Nowadays, artists such as Pussy Riot, D’Angelo, and plenty of others are creating music to represent each of their respective revolutions. Look at any uprising of an oppressed group of people, and you’re bound to find a soundtrack as an accompaniment. This begs the question as to why music is so often used as a medium to express problems within our society. Why not protest through public speeches and gatherings, where you’re open to the public eye and guaranteed attention from the media?
According to Pilzer, much of this has to do with the creative freedom that comes with making music. “Music, conceived of as a form of entertainment, is often thought of as relatively harmless or unimportant,” he says, continuing, “So rather than speech, which is often closely monitored by states and people in power, music, in a way, is less policed. Oftentimes people make music intentionally designed to sound happy while expressing political and other kinds of criticism, so that only the initiated know about the critique. In this way, music can placate people in power while serving as a medium for political foment.”
While plenty of protest music is created with these sorts of tactics to guide them, many musicians simply speak their minds, candidly and without any sorts of boundaries or guidelines. In a 2012 interview, Sainte-Marie talks about her politically driven song “Universal Soldier” and how she went about writing it.
“Universal Soldier was just an artist speaking the obvious,” she says. “It’s obvious that we are responsible for the world we live in, so how can you give that [song] to people in a way that will motivate them instead of turn them off?”
Pilzer suggests that music’s ability to motivate and move groups of people, especially in the context of folk music from the time of Sainte-Marie, has to do with “taking music out of the exclusive hands of professional [musicians], and returning it to ordinary people.” This kind of audience-inclusive music is exemplified in songs like “Give Peace a Chance” by The Plastic Ono Band, or even “Fight The Power” by Public Enemy — both of which feature easy-to-remember choruses that send a clear message to those listening.

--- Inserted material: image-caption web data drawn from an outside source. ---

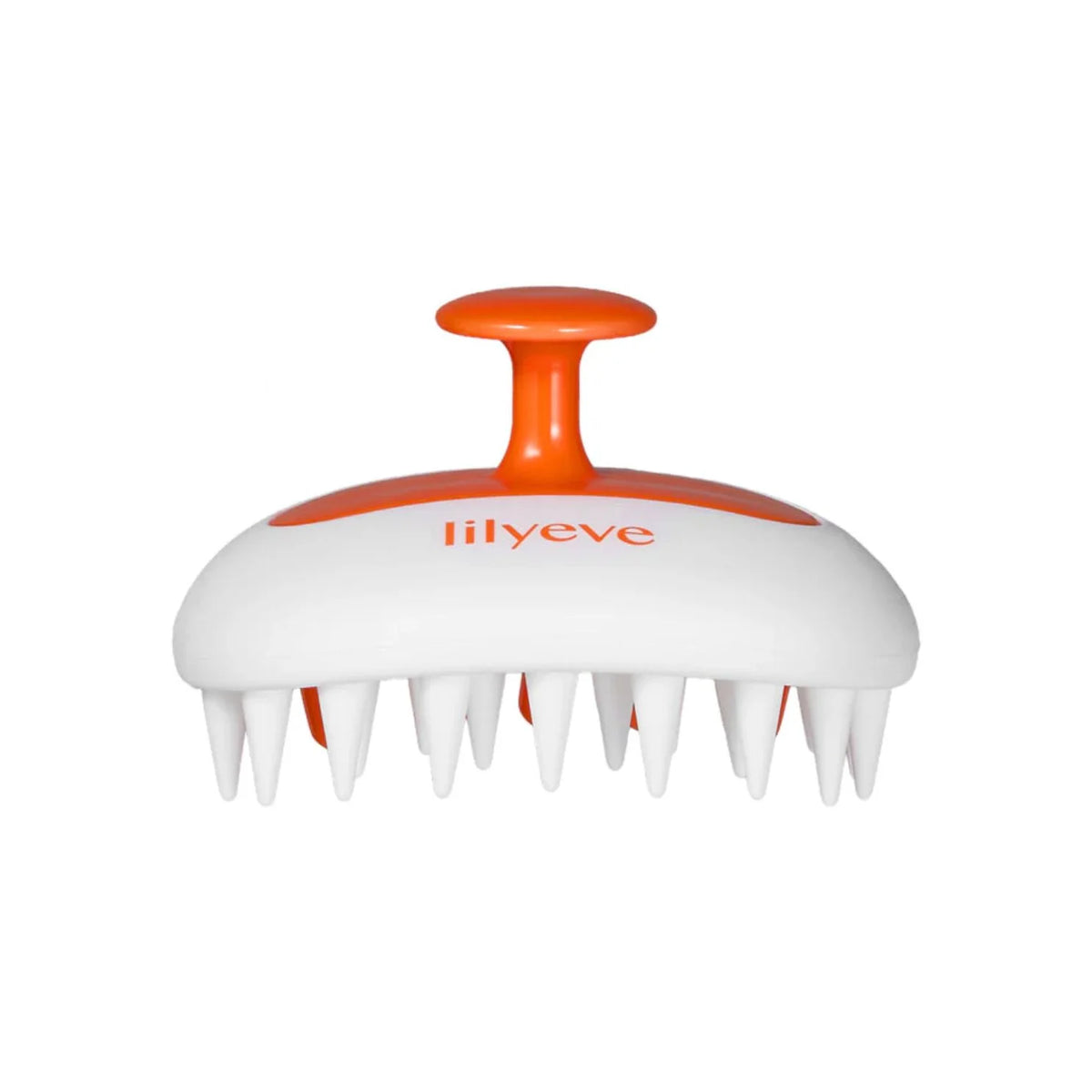 LILYEVE - Dual Gua Sha & Shampoo-Bürste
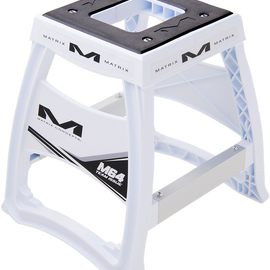 Stand Elite White/Black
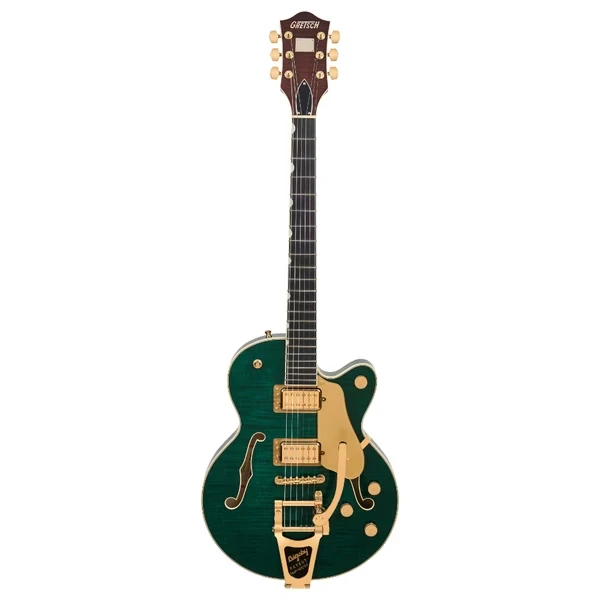 Gretsch Broadkaster JR. 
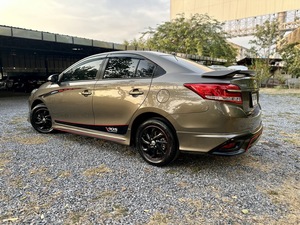 รถบ้าน รถมือสอง Toyota Vios 1.5 รุ่น G เกียร์ Auto ปี 2018 โดย หญิงรถบ้าน รถมือสองขอนแก่น ราคาถูก ผ่อนสบาย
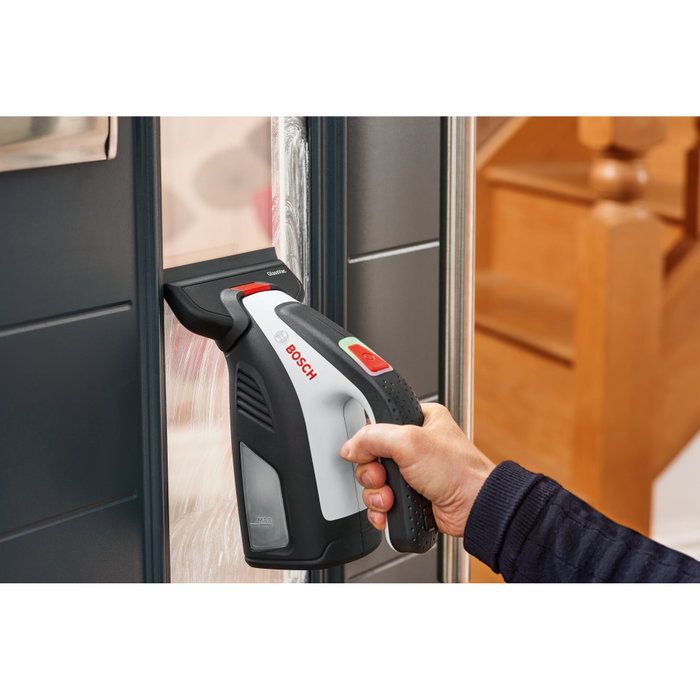 Bosch GlassVAC Set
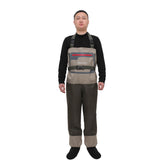 Kylebooker Vattentät Andas Strumpfot Bröst Fiske Jakt Vadare KB004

As A Tribe Called Red experienced, the primary obstacle that protest music faces is the inevitable backlash that accompanies it, whether intentional or not. For musicians like John Lennon and Public Enemy, the backlash was extreme and resulted in violence and discord between demonstrators and authorities; for A Tribe Called Red, however, the fake Indigenous headdresses were discomforting rather than provocative.
Luckily, there’s a constructive way of looking at these situations. According to Pilzer, we can learn from reactions like these and use them to help fine-tune the way in which protest is portrayed through music.
“I think these sorts of incidents are bound to happen until something dramatic changes,” he says. “However, such experiences, although uncomfortable, are opportunities for understanding the embededness of racism in culture and for transforming societies, hopefully in a peaceful way.”